From the hours she had spent learning similar sequences, she was certain they were pre-agreed pairs of identification words—simple exchanges designed to enable agents in the field to single out their friends.
If her assumption was correct, it made decoding the sequence of SMS messages significantly less daunting, because the identification word-pairs had no meaning—just a purpose. There was no hidden message. They were purely functional.
They almost certainly meant nothing more than that whoever chose the words back in Tel Aviv wanted to reinforce the idea of a strong and combative Israel.
But what had struck her more than the symbolism of the word-pairs was the fact Prince and K had used three sequences. It suggested there was something unusually secure and confidential about their exchange. She could not tell whether it was the fact they were communicating or the content of the message, but either way, the two agents were displaying an unusually high level of caution.
Taken together with the militaristic tone of the word-pairs, it had reinforced her suspicion she was dealing with the Mossad. She could think of few other ag
encies which combined that level of thoroughness, paranoia, and aggression.
But as she had stood in the ice cream hut and looked down at the messages, the one that stood out the most was the last.
It was of a completely different character to the others.
OLD LONDON STATION
BETWEEN THE PILLARS
IS THERE NO PITY FOR THE WIDOW’S SON?
For a start, it was made up of full phrases.
And second, it had not elicited any response from K.

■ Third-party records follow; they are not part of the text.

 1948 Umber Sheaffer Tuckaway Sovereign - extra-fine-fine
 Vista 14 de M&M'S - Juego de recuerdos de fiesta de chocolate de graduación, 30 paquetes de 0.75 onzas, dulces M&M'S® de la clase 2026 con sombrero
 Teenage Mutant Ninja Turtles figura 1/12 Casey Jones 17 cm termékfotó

If she was right about the first three exchanges being identification pairs, then the last three lines were almost certainly the main message—the real reason for the entire communication.

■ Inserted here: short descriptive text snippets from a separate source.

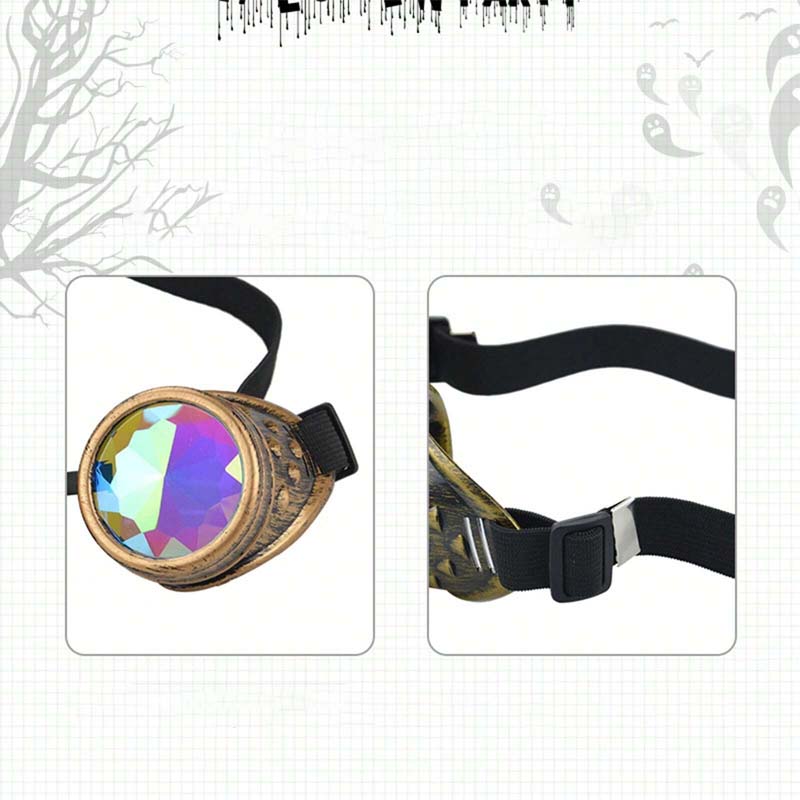 Retro Gothic Steampunk Briller
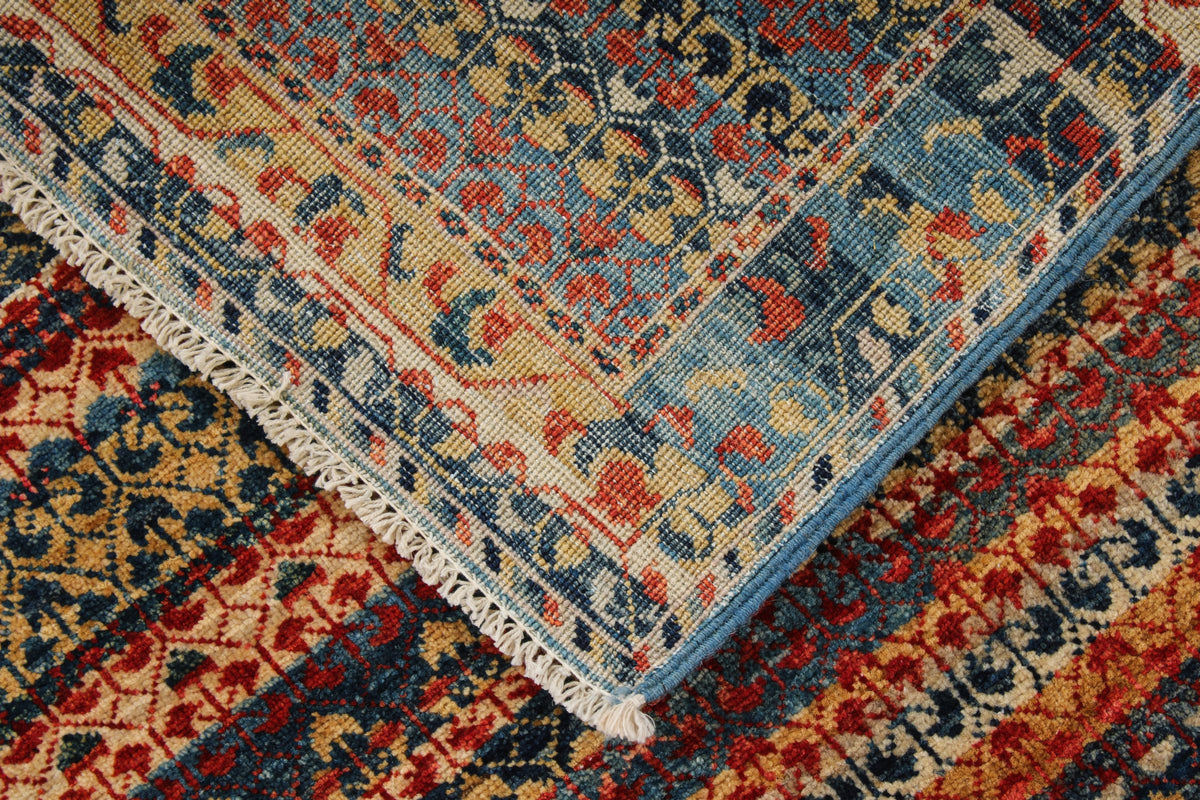 3x5 Multicolor Traditional Rug
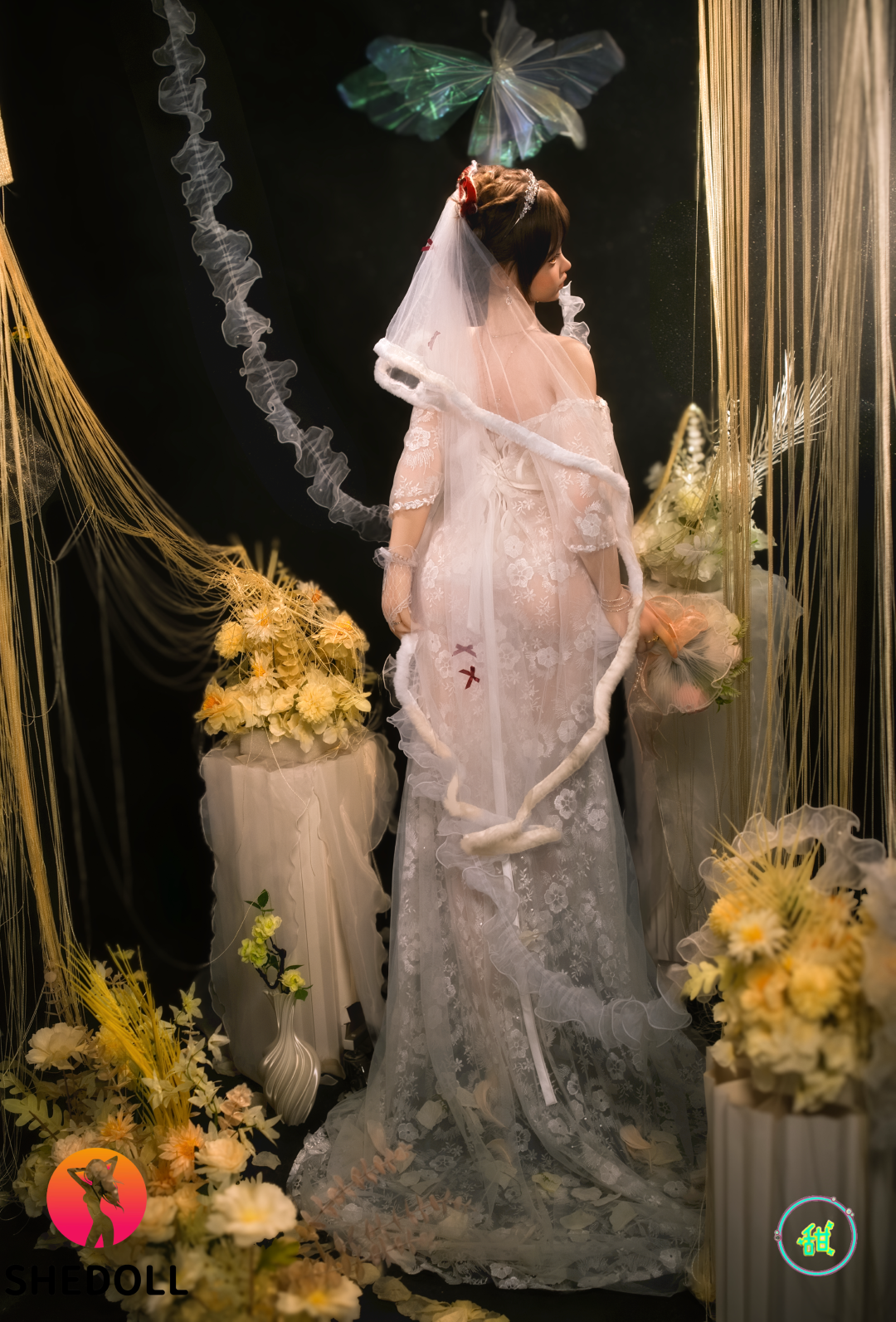 Lalka seksu Dora (SHEDOLL 156cm E-cup #SH221 2.0 Silikon)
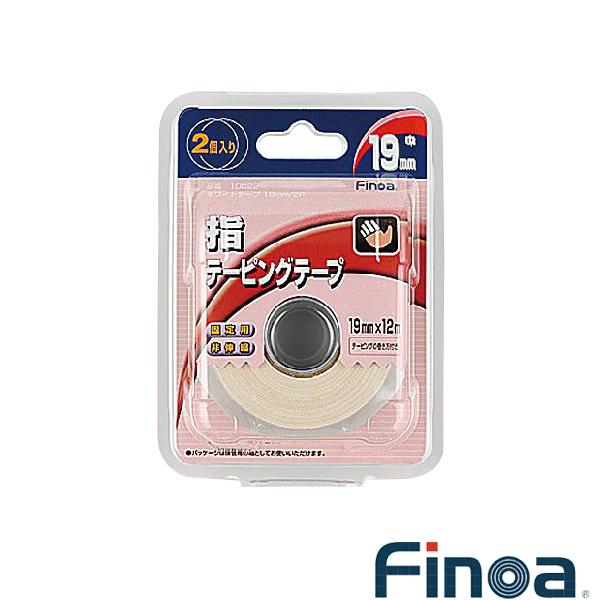 フィノア『Finoa』 オールスポーツサポーターケア商品 B.Pホワイトテープ/1.9cm/指用 固...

At first she had been able to make no sense of the three lines at all.
She knew for certain there was no underground or railway station in London called ‘OLD LONDON STATION’. She was sure of that.

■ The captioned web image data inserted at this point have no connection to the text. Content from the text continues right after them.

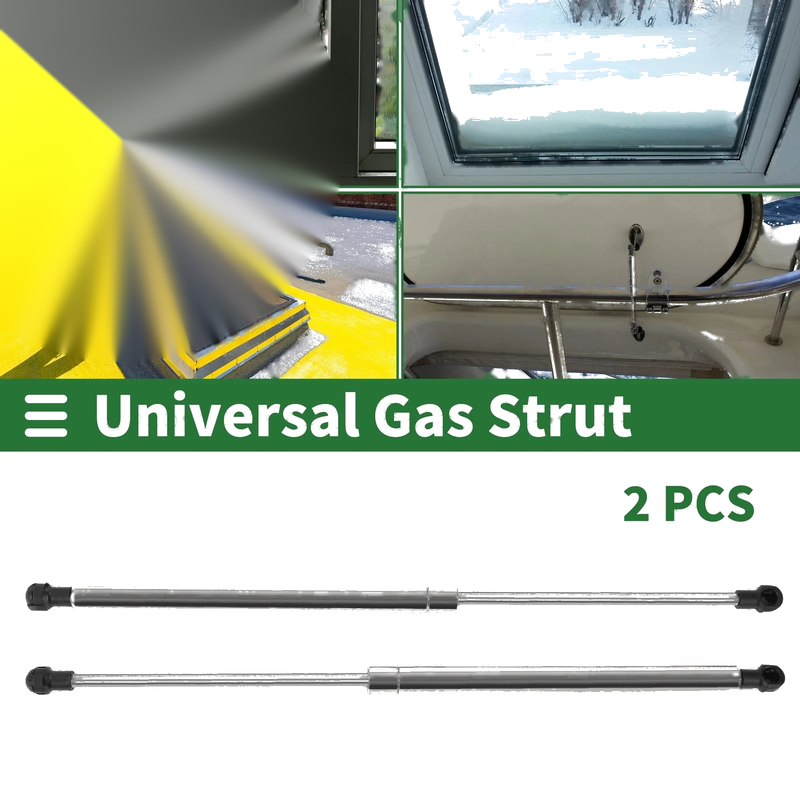 Marine 2x40lb/180N 17in/430mm Stainless Marine Lift Support Strut Gas Spring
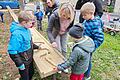 Die Kugelbahn entlang der Ortsmauer und die dazugehörge Entdeckertour durch Sommerhausen für 6- bis 12-Jährige war aus dem Regionalbudget der ILE MainDreieck entscheidend finanziert worden.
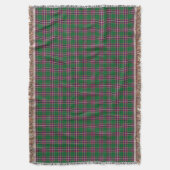 Couverture Tartan de chasse de MacFarlane de clan (devant Vertical)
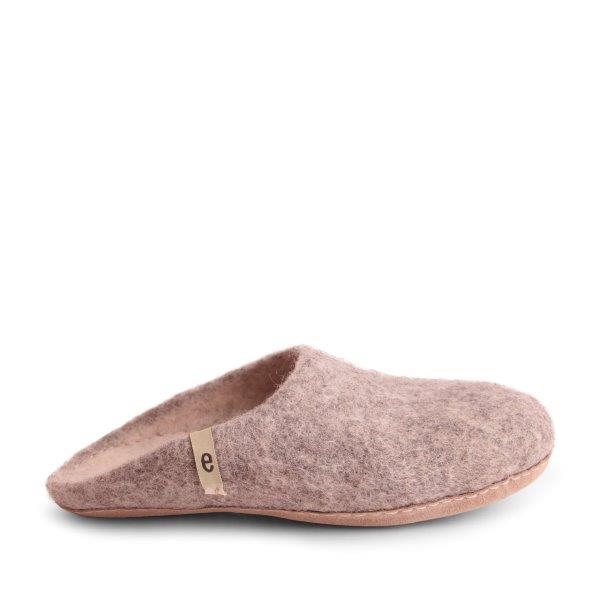EGOS Slip On Simple, Natural Grey - størrelse 36* EGOS Slip On Simple, Natural Grey - størrelse 36*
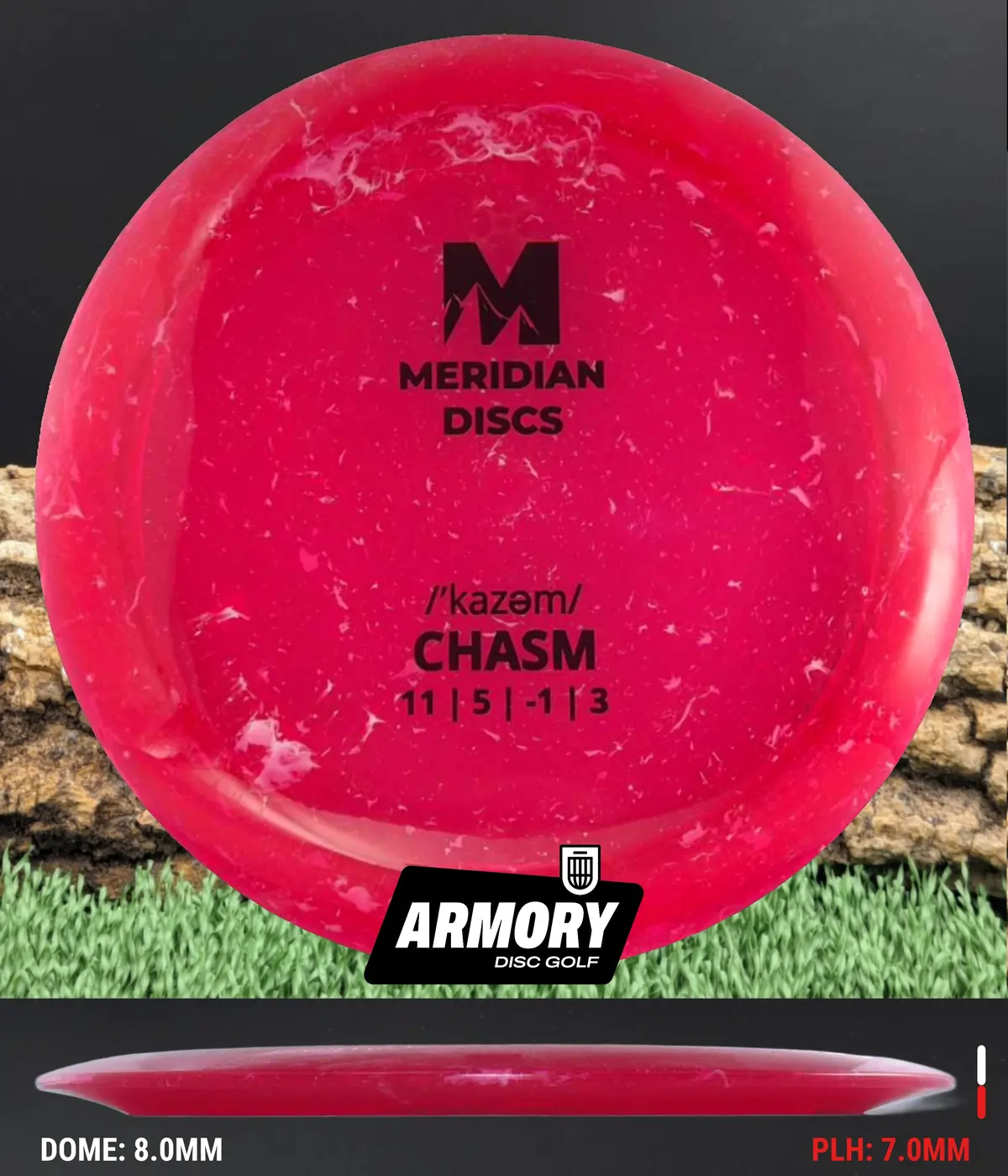 Meridian Discs Chasm Marbled Clarus 4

She was also positive there was no old or disused station simply called ‘LONDON STATION’. The abandoned ones were well known—like British Museum, Lords, and Trafalgar Square. She had never heard of one called ‘LONDON STATION’.
But if the first line was baffling, the second and third were even more elusive.
Based on the strongly biblical themes of the identification pairs, she had pondered whether the phrases ‘BETWEEN THE PILLARS’ and ‘IS THERE NO PITY FOR THE WIDOW’S SON?’ might also be drawn from the Bible.
Perhaps ‘BETWEEN THE PILLARS’ was a reference to the Hebrew Nazirite, Samson—famous for his suicide attack on Gaza’s great temple to Dagon?
According to the book of Judges, he had been standing between the temple’s pillars when he unexpectedly pushed them over, bringing down the roof and the three thousand people on it, raining fatal chunks of masonry onto himself and the crowd of his enemies in the temple around him.
Like most of the heroic stories of the Old Testament, modern scholars viewed it as a symbolic tale rather than eye-witness history. Nevertheless, Ava had recently been fascinated to learn that excavations in the region had uncovered the fact that Philistine temples of the period did indeed have two central columns supporting the roof. Although she had also been interested to read that from their size, it would have taken an earthquake measuring high on the Richter scale to move them an inch.